Task requirements: Quote only the lines from the one containing "From the list" through the final line, both included, and omit the pictures.

(Part of a data file)
◆ ◆ ◆ ◆ ◆ ◆ ◆

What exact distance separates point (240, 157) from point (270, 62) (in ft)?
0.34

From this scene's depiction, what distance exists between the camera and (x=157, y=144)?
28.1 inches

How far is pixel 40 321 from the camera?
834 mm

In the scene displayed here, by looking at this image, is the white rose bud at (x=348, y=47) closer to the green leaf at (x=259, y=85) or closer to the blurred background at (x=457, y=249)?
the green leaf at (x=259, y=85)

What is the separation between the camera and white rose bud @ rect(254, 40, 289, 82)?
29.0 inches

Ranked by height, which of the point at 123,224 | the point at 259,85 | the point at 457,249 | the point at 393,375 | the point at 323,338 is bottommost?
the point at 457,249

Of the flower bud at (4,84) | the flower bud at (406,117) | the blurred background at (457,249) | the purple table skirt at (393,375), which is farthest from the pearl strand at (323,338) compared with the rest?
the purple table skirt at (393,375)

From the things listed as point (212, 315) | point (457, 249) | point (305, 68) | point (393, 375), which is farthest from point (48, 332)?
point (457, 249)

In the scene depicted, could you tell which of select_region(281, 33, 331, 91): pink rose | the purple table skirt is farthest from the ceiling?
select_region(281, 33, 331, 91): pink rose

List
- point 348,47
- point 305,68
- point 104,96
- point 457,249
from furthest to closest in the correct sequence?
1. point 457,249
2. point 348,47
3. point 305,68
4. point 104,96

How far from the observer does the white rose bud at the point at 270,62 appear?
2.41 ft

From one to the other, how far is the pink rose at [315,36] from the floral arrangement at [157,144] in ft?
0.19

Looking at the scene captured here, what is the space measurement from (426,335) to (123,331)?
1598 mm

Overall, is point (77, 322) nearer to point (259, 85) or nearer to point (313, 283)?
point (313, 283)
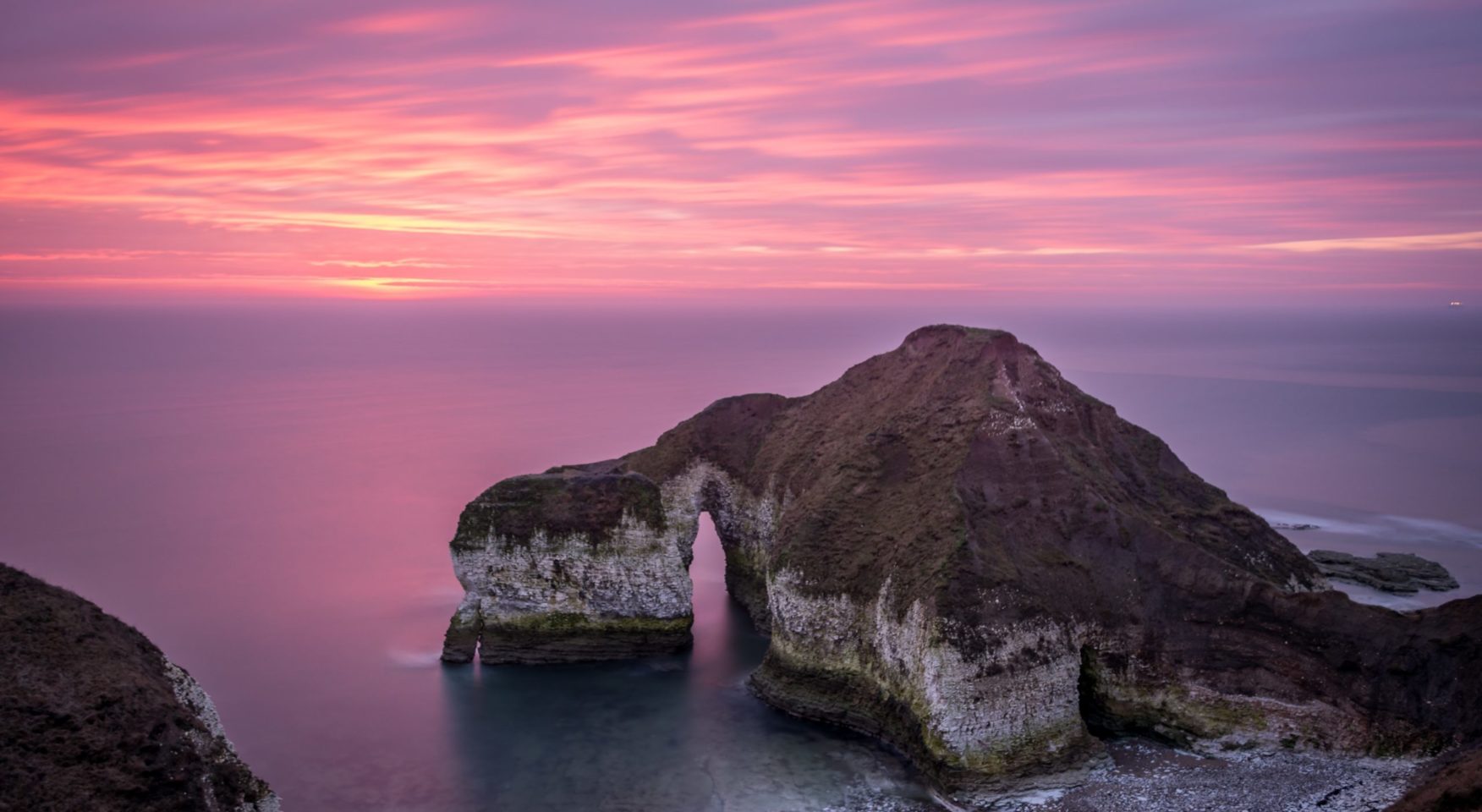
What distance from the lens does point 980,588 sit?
27.5 metres

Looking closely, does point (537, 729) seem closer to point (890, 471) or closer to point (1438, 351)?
point (890, 471)

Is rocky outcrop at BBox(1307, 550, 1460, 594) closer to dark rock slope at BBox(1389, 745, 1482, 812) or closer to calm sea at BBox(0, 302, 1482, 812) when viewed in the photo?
calm sea at BBox(0, 302, 1482, 812)

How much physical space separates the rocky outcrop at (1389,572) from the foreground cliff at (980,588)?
40.8 feet

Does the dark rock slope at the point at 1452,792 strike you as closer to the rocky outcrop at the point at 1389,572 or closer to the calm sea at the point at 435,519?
the calm sea at the point at 435,519

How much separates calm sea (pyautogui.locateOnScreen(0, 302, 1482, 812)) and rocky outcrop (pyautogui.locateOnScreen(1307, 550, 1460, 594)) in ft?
4.47

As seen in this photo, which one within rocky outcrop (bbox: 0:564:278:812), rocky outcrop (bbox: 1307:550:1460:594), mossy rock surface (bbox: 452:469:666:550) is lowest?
rocky outcrop (bbox: 1307:550:1460:594)

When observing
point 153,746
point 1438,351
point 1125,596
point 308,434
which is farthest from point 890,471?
point 1438,351

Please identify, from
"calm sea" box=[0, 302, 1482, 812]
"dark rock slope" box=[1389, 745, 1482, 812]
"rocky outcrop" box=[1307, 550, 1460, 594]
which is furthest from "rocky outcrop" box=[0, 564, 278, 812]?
"rocky outcrop" box=[1307, 550, 1460, 594]

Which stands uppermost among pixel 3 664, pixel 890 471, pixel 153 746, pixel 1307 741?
pixel 890 471

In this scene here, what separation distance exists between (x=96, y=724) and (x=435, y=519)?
135 feet

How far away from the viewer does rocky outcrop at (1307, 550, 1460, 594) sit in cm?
4356

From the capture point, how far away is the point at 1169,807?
2475cm

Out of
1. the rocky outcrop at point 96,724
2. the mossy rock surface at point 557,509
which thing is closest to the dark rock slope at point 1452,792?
the rocky outcrop at point 96,724

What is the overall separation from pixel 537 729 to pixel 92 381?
4264 inches
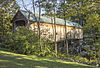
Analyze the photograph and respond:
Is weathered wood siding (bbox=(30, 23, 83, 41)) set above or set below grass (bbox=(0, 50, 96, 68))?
above

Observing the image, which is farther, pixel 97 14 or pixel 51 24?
pixel 51 24

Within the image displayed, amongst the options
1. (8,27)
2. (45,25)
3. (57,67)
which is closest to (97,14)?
(57,67)

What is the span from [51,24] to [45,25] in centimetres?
161

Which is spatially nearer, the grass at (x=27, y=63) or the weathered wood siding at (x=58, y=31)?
the grass at (x=27, y=63)

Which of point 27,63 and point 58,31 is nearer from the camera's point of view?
point 27,63

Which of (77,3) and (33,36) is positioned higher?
(77,3)

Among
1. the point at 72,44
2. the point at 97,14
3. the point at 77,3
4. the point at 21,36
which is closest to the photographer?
the point at 77,3

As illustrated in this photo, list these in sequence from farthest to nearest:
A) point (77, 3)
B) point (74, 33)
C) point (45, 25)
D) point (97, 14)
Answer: point (74, 33), point (45, 25), point (97, 14), point (77, 3)

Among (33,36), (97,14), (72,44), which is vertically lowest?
→ (72,44)

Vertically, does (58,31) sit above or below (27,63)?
above

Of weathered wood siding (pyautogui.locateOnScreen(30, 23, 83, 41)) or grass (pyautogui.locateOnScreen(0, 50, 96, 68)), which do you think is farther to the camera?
weathered wood siding (pyautogui.locateOnScreen(30, 23, 83, 41))

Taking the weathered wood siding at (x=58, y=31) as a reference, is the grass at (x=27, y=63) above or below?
below

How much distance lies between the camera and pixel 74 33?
39719mm

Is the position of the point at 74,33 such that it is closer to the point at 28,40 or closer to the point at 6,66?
the point at 28,40
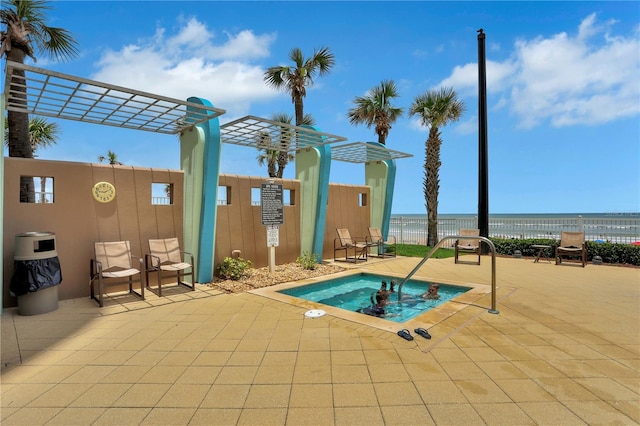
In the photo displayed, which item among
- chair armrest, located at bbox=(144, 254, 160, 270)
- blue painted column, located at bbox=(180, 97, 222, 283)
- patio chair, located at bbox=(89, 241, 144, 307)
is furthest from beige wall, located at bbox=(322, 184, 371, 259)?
patio chair, located at bbox=(89, 241, 144, 307)

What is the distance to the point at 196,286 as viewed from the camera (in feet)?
20.5

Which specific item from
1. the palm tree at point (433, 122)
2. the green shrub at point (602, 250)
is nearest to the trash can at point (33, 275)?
the green shrub at point (602, 250)

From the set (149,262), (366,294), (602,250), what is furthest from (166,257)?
(602,250)

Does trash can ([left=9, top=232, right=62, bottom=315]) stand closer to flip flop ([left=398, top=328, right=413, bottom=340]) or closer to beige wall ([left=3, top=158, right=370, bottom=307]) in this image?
beige wall ([left=3, top=158, right=370, bottom=307])

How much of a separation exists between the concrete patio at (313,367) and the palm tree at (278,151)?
4.71 m

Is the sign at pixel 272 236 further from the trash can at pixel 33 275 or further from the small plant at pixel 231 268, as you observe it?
the trash can at pixel 33 275

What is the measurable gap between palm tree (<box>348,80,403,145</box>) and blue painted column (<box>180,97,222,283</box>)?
1037cm

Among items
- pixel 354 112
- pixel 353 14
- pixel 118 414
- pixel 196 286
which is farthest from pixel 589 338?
pixel 354 112

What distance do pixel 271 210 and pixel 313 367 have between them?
5028mm

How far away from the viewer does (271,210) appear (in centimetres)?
750

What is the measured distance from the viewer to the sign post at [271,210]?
7388mm

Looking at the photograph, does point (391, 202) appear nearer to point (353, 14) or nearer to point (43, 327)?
point (353, 14)

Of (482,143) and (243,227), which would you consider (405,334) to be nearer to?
(243,227)

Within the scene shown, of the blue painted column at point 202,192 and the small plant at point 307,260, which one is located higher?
the blue painted column at point 202,192
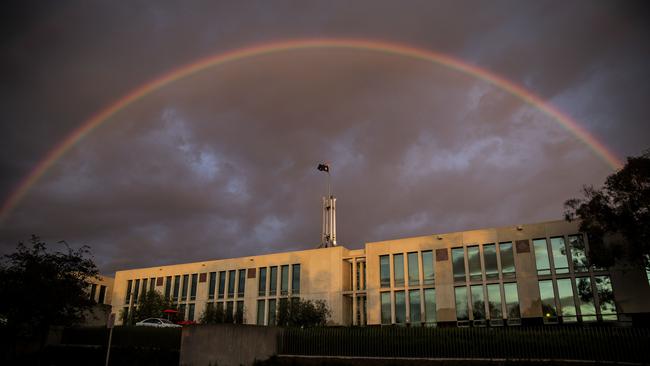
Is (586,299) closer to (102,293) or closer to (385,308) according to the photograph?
(385,308)

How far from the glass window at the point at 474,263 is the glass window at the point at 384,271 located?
8.43 metres

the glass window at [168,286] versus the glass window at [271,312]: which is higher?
the glass window at [168,286]

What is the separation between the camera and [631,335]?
24391 mm

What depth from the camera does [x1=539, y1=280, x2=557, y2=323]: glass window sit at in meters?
42.3

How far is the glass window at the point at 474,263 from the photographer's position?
46562 millimetres

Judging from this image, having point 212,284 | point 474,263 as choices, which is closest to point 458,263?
point 474,263

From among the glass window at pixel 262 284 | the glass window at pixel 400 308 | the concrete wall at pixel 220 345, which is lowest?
the concrete wall at pixel 220 345

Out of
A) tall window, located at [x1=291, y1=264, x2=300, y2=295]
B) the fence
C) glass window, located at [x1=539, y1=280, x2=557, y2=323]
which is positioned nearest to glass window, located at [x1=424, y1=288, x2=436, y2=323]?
glass window, located at [x1=539, y1=280, x2=557, y2=323]

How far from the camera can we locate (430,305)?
158ft

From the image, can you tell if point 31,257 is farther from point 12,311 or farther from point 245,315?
point 245,315

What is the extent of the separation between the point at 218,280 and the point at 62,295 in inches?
1222

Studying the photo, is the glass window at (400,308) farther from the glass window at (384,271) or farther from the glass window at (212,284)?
the glass window at (212,284)

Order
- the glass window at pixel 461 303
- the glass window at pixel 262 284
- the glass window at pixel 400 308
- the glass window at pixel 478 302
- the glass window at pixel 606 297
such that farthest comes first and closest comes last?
the glass window at pixel 262 284
the glass window at pixel 400 308
the glass window at pixel 461 303
the glass window at pixel 478 302
the glass window at pixel 606 297

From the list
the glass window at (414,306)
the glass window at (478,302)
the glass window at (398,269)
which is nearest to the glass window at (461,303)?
the glass window at (478,302)
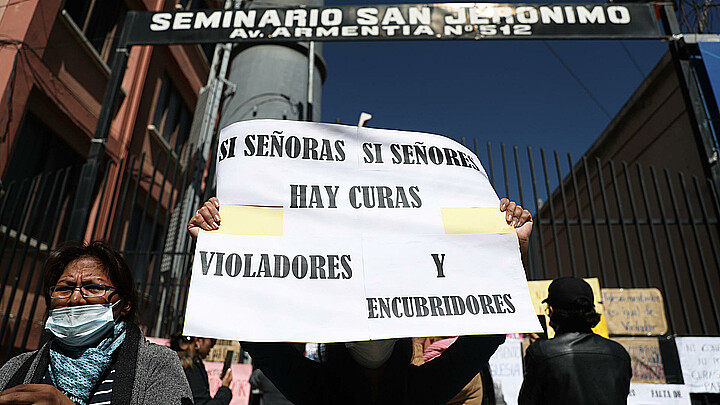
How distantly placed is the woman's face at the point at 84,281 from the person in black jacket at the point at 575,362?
197 centimetres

◆ ◆ ◆ ◆ ◆ ◆ ◆

Exercise solution:
From the list
the glass window at (414,306)
the glass window at (478,302)
the glass window at (398,269)
which is nearest to the glass window at (461,303)?
the glass window at (478,302)
How distantly placed is the woman's face at the point at 84,281 from the person in black jacket at the point at 575,362?
197 centimetres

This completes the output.